The dividend payout of approximately $10.9 million on 43.7 million shares is payable January 2, 2004. The year 2003 is the 30th consecutive year of dividend increases to United shareholders. During this time period, the dividend has increased from 6¢ to $1.00, which represents an annual compound growth rate of 10%. The annualized fourth quarter 2003 dividend of $1.00 equates to a yield of approximately 3.3% based on recent UBSI market prices, which is an attractive yield in today’s low interest rate environment.

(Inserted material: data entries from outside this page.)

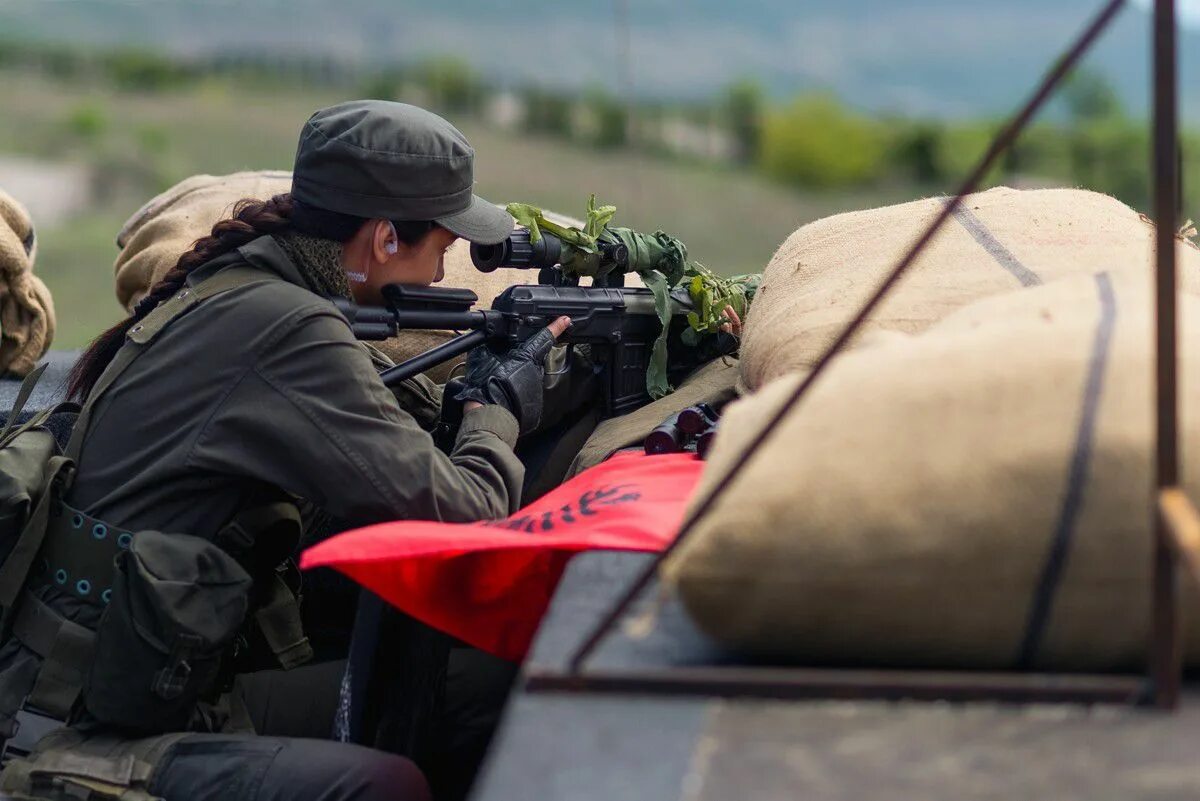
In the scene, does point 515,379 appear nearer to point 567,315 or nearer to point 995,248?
point 567,315

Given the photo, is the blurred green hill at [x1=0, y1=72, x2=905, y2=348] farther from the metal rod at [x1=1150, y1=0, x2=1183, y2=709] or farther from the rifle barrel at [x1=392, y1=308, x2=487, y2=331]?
the metal rod at [x1=1150, y1=0, x2=1183, y2=709]

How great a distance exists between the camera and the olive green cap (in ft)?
8.21

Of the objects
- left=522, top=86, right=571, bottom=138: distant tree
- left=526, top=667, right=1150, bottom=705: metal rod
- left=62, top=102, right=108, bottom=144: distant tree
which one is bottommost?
left=522, top=86, right=571, bottom=138: distant tree

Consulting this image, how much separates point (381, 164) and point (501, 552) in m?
0.75

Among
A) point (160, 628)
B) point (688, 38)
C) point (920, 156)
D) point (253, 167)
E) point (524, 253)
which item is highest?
point (524, 253)

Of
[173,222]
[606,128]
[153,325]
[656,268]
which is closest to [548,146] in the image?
[606,128]

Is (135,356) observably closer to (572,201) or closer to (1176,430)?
(1176,430)

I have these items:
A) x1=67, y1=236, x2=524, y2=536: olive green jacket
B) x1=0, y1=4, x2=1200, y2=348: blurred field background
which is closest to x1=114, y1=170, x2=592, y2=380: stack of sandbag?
x1=67, y1=236, x2=524, y2=536: olive green jacket

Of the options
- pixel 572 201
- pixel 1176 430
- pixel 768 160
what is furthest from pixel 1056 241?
pixel 768 160

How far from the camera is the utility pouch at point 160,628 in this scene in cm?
218

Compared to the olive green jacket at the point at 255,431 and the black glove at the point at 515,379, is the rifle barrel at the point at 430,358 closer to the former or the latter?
the black glove at the point at 515,379

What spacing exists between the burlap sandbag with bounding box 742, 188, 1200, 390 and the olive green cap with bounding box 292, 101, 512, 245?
0.59 meters

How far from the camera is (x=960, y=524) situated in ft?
4.78

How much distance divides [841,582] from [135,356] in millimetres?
1336
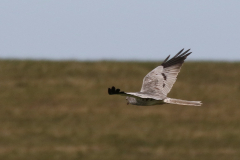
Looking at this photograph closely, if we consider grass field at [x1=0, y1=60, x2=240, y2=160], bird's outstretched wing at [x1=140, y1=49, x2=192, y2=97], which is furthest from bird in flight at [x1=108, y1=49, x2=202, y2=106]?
grass field at [x1=0, y1=60, x2=240, y2=160]

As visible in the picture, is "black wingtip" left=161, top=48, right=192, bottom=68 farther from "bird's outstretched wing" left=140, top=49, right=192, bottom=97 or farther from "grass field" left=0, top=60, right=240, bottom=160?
"grass field" left=0, top=60, right=240, bottom=160

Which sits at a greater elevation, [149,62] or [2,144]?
[149,62]

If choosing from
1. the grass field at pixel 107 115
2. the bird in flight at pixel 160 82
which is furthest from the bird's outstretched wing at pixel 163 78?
the grass field at pixel 107 115

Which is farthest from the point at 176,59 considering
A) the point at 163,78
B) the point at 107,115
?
the point at 107,115

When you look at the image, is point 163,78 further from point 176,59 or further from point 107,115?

In light of the low interest rate environment and significant liquidity arising from its mortgage banking subsidiary’s reduced originations, United announced plans today to prepay certain Federal Home Loan Bank (FHLB) long-term advances in the amount of approximately $156.5 million with a weighted average interest rate of 6.18%. The prepayment of these borrowings will lower the annual interest paid by approximately $5 million, thus improving United’s net interest margin and enhancing future earnings. The early repayment of this existing long-term debt will result in an anticipated after-tax charge for prepayment penalties of approximately $10 million or 24¢ per diluted share, all of which will be recognized as expense in the fourth quarter of 2003.
United’s Chairman and Chief Executive Officer, Richard M. Adams stated, “United is solidly profitable with a strong balance sheet, evidenced by shareholders’ equity of over $550 million. This restructuring is to reduce the higher funding costs from FHLB borrowings that United obtained in prior years. The restructuring will enable United to position itself for increased future profitability.”
Last month, United announced the completion of its 26th acquisition, Sequoia Bancshares, Inc. of Bethesda, Maryland. United has grown to approximately $6.4 billion in assets and has become the 3rd largest independent commercial banking franchise in the nation’s capital MSA. The Sequoia acquisition significantly enhances United’s Northern Virginia/Washington, D.C./suburban Maryland franchise.
United Bankshares, Inc. Announces......
November 26, 2003
Page 2
United previously announced record earnings for the third quarter and first nine months of 2003. Diluted earnings per share were 55¢ for the third quarter of 2003, up 6% from diluted earnings per share of 52¢ for the third quarter of 2002. Third quarter of 2003 net income was $22.9 million compared to $22.4 million for the third quarter of 2002. Diluted earnings per share were $1.62 for the first nine months of 2003, which also represented a 6% increase from diluted earnings per share of $1.53 for the first nine months of 2002. Net income for the first nine months of 2003 totaled $68.3 million compared to $66.4 million for the prior year’s first nine months.
United Bankshares stock is traded on the NASDAQ (National Association of Securities Dealers Quotation System) National Market System under the quotation symbol “UBSI”.
This press release contains certain forward-looking statements, including certain plans, expectations, goals and projections, which are subject to numerous assumptions, risks and uncertainties. Actual results could differ materially from those contained in or implied by such statements for a variety of factors including: changes in economic conditions; movements in interest rates; competitive pressures on product pricing and services; success and timing of business strategies; the nature and extent of governmental actions and reforms; and rapidly changing technology and evolving banking industry standards.